Task instructions:
Rewrite the stretch of entries from the line containing "How far is the point" through the end of the entries, putting "jacket pocket" in place of "shirt pocket" and leaving everything else unchanged.

—————

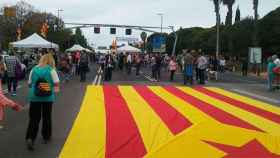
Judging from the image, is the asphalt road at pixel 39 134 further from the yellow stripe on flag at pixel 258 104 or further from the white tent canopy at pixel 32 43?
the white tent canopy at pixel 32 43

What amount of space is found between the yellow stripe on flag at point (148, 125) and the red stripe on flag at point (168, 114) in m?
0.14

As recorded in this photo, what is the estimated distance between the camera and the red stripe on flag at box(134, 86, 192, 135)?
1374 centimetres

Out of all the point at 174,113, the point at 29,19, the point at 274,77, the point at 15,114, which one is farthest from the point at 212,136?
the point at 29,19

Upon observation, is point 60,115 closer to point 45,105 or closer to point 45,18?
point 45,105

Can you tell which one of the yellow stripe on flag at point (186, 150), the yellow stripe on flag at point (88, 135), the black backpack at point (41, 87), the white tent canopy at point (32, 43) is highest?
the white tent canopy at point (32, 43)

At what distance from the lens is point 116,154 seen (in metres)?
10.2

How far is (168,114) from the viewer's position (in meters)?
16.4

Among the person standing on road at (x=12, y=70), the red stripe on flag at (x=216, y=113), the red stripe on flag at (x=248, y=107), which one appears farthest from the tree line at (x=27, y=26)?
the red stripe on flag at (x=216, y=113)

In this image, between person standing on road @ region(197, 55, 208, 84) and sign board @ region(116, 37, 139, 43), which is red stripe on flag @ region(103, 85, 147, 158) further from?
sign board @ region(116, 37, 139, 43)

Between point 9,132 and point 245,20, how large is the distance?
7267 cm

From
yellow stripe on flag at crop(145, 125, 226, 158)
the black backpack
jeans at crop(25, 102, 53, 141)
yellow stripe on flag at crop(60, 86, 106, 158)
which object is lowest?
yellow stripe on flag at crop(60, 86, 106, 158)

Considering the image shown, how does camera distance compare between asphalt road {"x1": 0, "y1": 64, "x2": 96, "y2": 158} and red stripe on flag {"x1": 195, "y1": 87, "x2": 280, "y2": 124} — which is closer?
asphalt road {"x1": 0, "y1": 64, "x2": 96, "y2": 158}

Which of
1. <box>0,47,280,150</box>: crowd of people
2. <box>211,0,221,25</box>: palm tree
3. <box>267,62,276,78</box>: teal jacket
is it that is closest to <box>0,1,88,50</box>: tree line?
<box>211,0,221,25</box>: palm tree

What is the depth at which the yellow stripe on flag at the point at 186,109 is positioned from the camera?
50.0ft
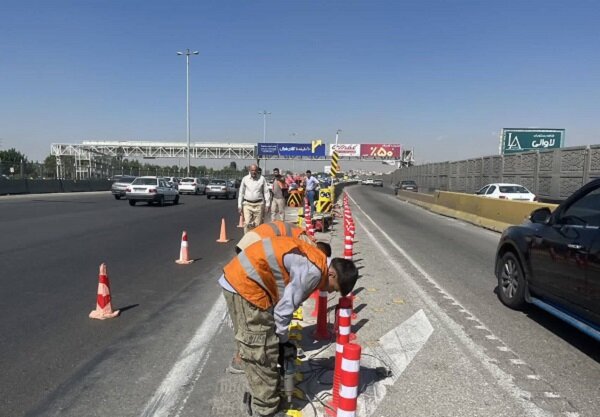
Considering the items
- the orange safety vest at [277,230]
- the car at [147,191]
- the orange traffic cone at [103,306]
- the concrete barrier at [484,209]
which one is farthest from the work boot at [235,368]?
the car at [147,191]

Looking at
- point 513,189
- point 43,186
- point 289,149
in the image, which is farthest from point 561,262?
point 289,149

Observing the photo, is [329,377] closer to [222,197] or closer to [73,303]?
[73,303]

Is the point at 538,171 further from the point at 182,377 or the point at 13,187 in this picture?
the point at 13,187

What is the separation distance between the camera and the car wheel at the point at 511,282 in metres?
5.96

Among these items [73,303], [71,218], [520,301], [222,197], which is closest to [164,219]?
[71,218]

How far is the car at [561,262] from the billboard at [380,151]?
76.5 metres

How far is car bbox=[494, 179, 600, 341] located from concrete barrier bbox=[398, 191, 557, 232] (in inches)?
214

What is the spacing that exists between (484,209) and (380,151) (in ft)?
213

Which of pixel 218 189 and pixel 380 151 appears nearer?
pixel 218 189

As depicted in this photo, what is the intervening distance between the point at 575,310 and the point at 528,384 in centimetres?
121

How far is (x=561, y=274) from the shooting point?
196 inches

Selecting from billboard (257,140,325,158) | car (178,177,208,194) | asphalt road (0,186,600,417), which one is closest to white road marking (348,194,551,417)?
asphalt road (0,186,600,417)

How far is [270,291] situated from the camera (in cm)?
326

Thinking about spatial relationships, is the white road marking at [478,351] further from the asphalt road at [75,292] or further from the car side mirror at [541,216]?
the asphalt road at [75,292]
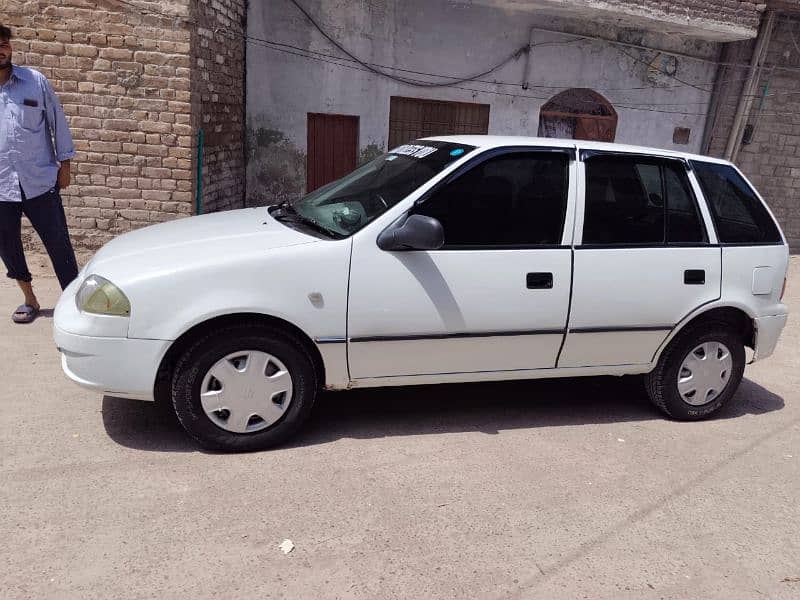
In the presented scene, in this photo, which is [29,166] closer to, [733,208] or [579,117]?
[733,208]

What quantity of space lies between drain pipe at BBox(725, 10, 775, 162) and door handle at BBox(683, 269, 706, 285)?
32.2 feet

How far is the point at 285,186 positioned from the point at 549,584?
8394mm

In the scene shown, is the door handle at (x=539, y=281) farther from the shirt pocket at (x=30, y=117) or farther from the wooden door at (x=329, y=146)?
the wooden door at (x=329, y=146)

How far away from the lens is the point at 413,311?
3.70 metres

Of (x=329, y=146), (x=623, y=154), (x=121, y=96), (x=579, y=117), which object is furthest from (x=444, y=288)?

—————

Solution below:
How far is the point at 285,186 positioned from the point at 549,584?
8394mm

In the scene shown, is the door handle at (x=539, y=281) farther from the jacket pocket at (x=30, y=117) or farther from the wooden door at (x=329, y=146)?
the wooden door at (x=329, y=146)

How far away from the lens is the point at 413,311?
3.70 metres

Of (x=329, y=146), (x=623, y=154), (x=121, y=96), (x=579, y=117), which object is furthest from (x=444, y=288)?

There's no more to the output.